Granted, at 104 minutes, the movie is still shorter than a lot of stuff out there. But the feature debut of director and co-writer Justin Corsbie – who shares a writing credit with Craig Ugoretz, based on Todd Snider’s song Just Like Old Times– covers too little ground in too much time. In other words, what could have been a taut, gripping, emotional story ends up being diluted by a surrounding narrative that meanders and moseys to the point of irrelevance.
Jesse (Michael Dorman) is almost a composite. We’ve seen bits and pieces of this down-on-his-luck character before, in Crazy Heart (2009) and A Star is Born (1937, 1954, 1976 and 2018).
Jesse is supposedly a talented musician, but he makes his living – such as it is – hustling pool. We first meet him as he’s rolling into a town with a bar that, wouldn’t you know it, is just about to have a tournament with a big cash prize.
The town – possibly coincidentally, possibly not – also happens to be the home of Jesse’s ex-girlfriend Carla (Sophia Bush), whose character is as generic as Jesse’s. The duo’s drug-fuelled, vaguely seedy, mostly sweet reunion is the heart of the film. It’s just a shame there’s so much filler surrounding it.
Much of the success of Hard Luck Love Song is thanks to Dorman, who has that generically rugged handsomeness the role requires, while also bringing shades of goofiness that make the us root for Jesse maybe just a bit more than if he were merely another embodiment of lost potential swaddled in blue jeans. As Carla, Bush does less, but she has less to work with. Brian Sacca, who deserves a major tip of the Stetson for his role as a police officer in two scenes, does some laughingly unbelievable things, but somehow makes it work.

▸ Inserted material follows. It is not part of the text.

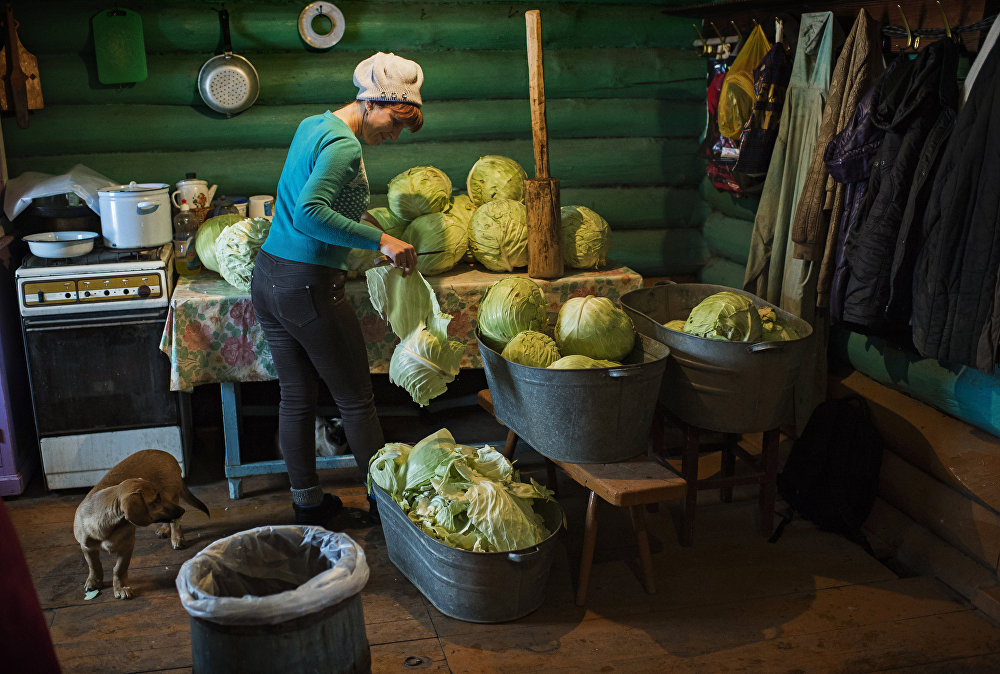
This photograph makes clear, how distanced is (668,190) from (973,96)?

Some stories are classic: The troubled hero and his inspirational/tortured muse is one of them. (There’s a reason A Star is Born has been re-made so often). Hard Luck Love Song doesn’t so much recast a traditional story as it repeats it. There are no new levels of character, plot or structure here, nothing to distinguish it except for the longing it creates in its audience to be watching one of the movies from which it seems to have been derived. It’s not that the movie is badly made; it’s just that it’s been done better before – and often. If A Star Is Born is the perfect Italian gelato of the genre, then Hard Luck Love Song is frogurt.
Still, there’s enough good here so as not to entirely disappoint. In addition to Dorman’s performance, there’s the cinematography of Jas Shelton, who is particularly good when shooting at night.
Corsbie has some good instincts, but can be self-indulgent. The film’s spot-on use of music is a strength, right up until it’s spot-on one too many times. Hard Luck Love Song is just a late, weak entry in an already strong and overcrowded field.
Jesse is sure he’s got one big song in him, and maybe he does. And maybe he’s already drank and snorted that part of his promise away.